Check out local garden tours! We love to see what other gardeners are doing. It’s a great way to spend a day and get new ideas for your own garden. Buffalo Garden Walk is July 24 and 25, from 10 a.m. to 4 p.m. Check out Buffalo’s Open Gardens on Thursdays and Fridays in July or look for other weekend community garden tours. Listings can be found at and in this issue’s calendar.

Now is a good time to be on the lookout for the dreaded jumping worms (Amynthas spp. & Metaphire spp.). These invasive worms are showing up in more gardens and landscapes across our region. Since they tend to stay in the top few inches of the soil or just below mulch, they are relatively easy to find. They especially love leaf litter and compost. They can also be in bulk mulch, bulk topsoil, and even nursery plants. Jumping worms alter the soil structure, making it look like coffee grounds, which deters plant growth. Unfortunately, there are currently no control methods to eliminate them from your garden other than collecting them, killing them, and putting them in the garbage. If you do have them, do your part to limit their spread. Don’t share plants. The cocoons are very small and can be transferred in soil. These worms  are annual, dying in the winter, but the cocoons overwinter ,hatching in the spring. By the end of June, they have matured and show the telltale white band near their head. If you do find jumping worms, you can and should report them to NY iMapInvasives at

Be tick vigilant, even in your own garden. Ticks are becoming more prevalent across New York and since they can carry a variety of diseases it is imperative that we take precautions to avoid being bitten. Since finding a tick on myself last summer (after working in the garden) We wear our tick outfit whenever I’m in the garden. It’s not pretty, but it works. Wear light-colored clothes so it’s easier to see ticks. Tuck pants into tall socks and tuck your shirt into your pants. Wear shoes or boots, not sandals. This can help keep ticks away from your skin. Top it off with repellent head to toe. As a reminder, we keep a can of repellent by the door. Do a tick check when you come in. Ticks can be  very small, think poppy seeds to sesame seeds. That’s what you are looking for.
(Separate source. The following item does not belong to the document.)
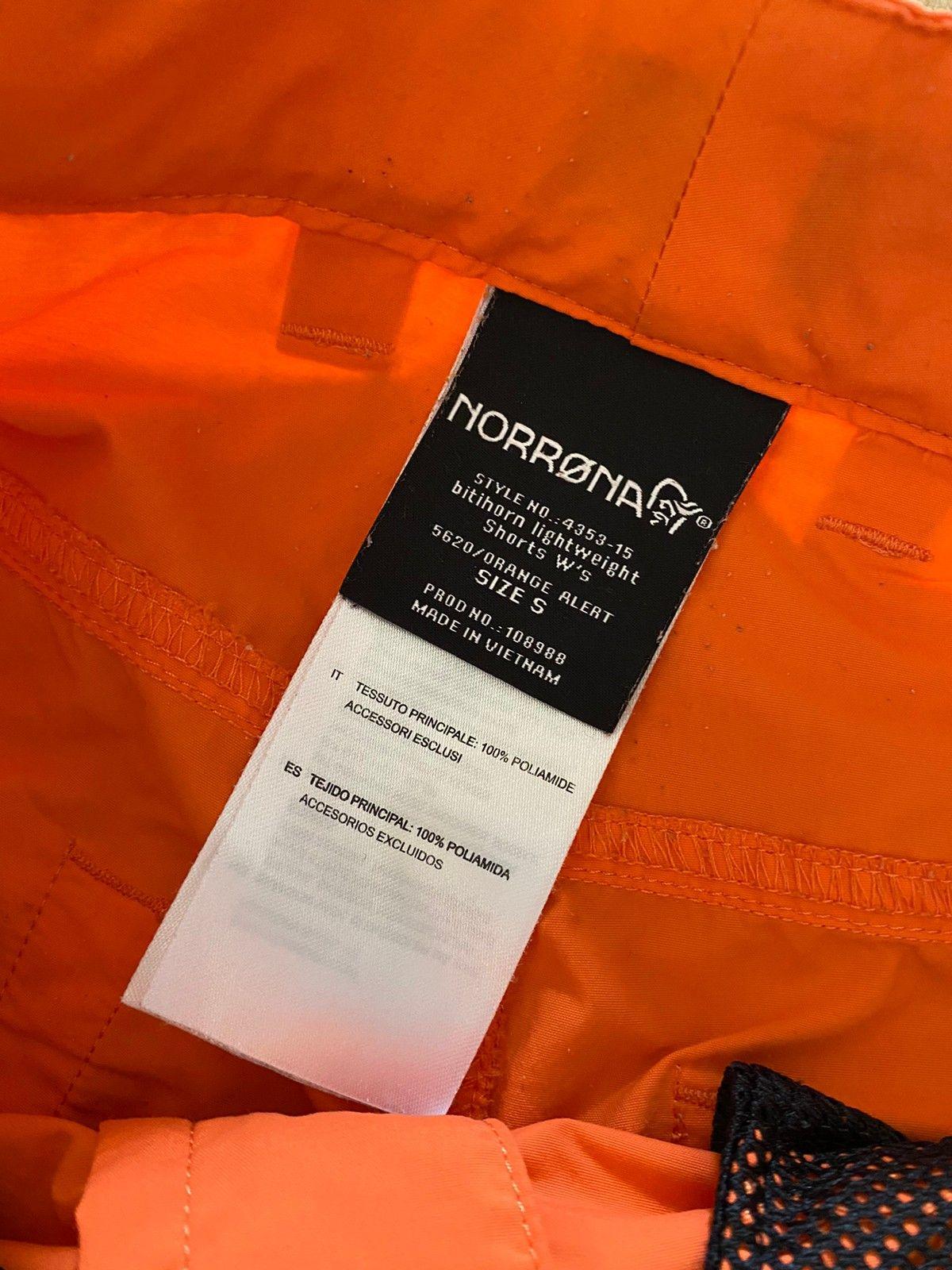 Norrøna Bitihorn lightweight shorts str. S | FINN.no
Read and follow the label when using repellents as they are pesticides. For more information on ticks check out the “Don’t Get Ticked NY” website at

It seems that every year now it’s not uncommon for an extended dry period. Maybe not a full-blown drought, but several weeks of little or no rain is the “new normal.” What can you do to make your yard and garden more drought tolerant? If you’re starting out, group plants together based on water needs. Keep plants that will need regular watering closer to the house. Use drought-tolerant perennials, shrubs, and trees farther out. Lawns need regular water to stay green. Reduce lawn areas that are not used frequently. Mulch around trees and shrubs and in gardens to help conserve soil moisture. You can even mulch your pots of annuals. Consider setting up a rain barrel or two. Water efficiently. Water plants deeply when you do, not shallowly every day.  Use soaker hoses or drip irrigation for efficient, deep watering  Eliminate weeds, as they also suck up water. You may have to pick your battles in a drough—water trees and shrubs as they would cost more to replace than annuals or even perennials.
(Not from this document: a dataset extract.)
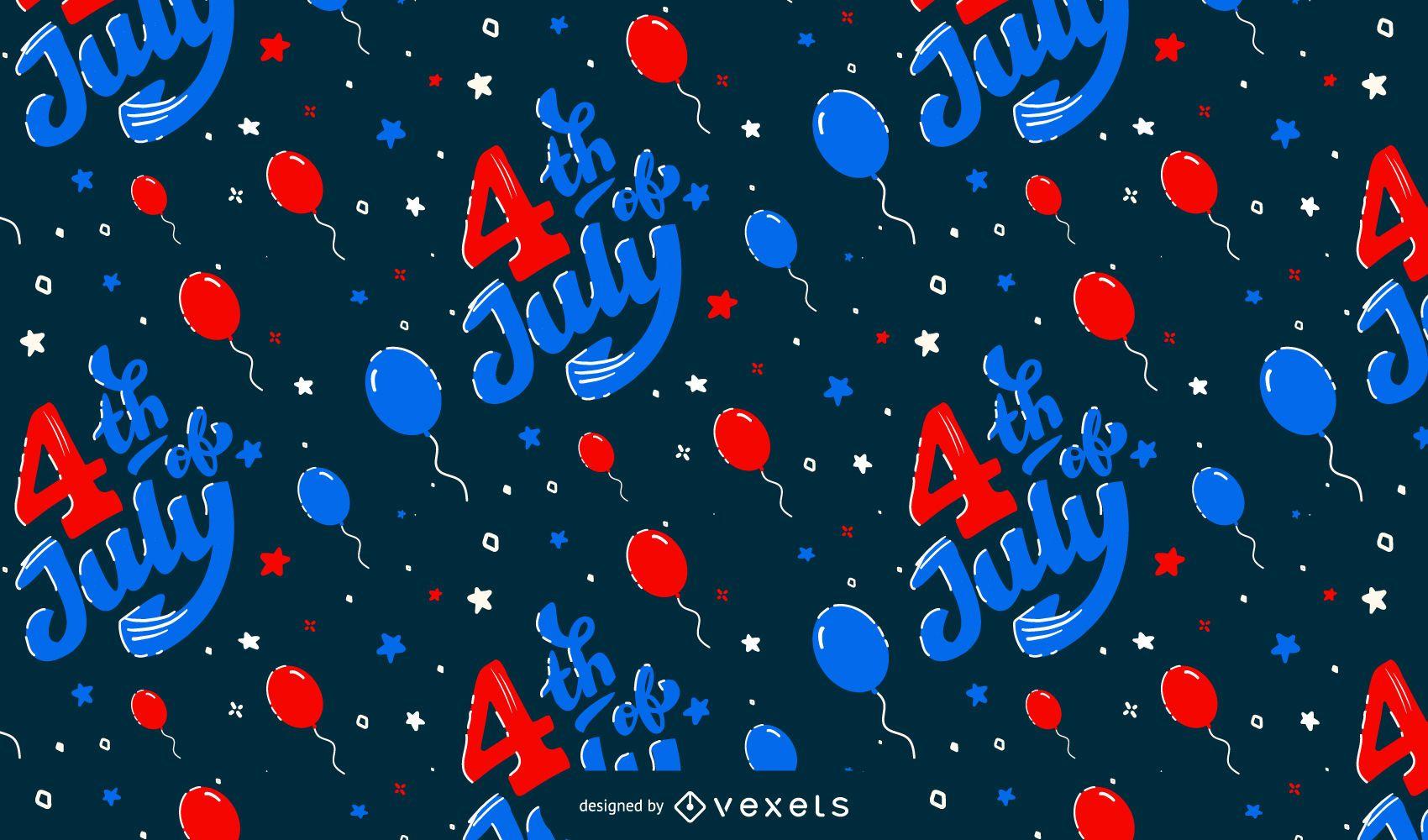 4 de julio diseño de patrón de globos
Tomato growers—make sure your plants have consistent water as they set fruit. Blossom end rot is common during hot weather and infrequent rain. It can also affect peppers and eggplant. This is not a disease but rather a lack of calcium. Usually, the problem isn’t that you don’t have enough calcium in the soil, but that the soil is too dry for the plant to take it up. Consistent moisture is the key.

Plants in containers need regular fertilizing to maintain blooms as well as regular watering. Some containers may need water twice a day depending on size and location. Deadhead annuals to keep them blooming until frost.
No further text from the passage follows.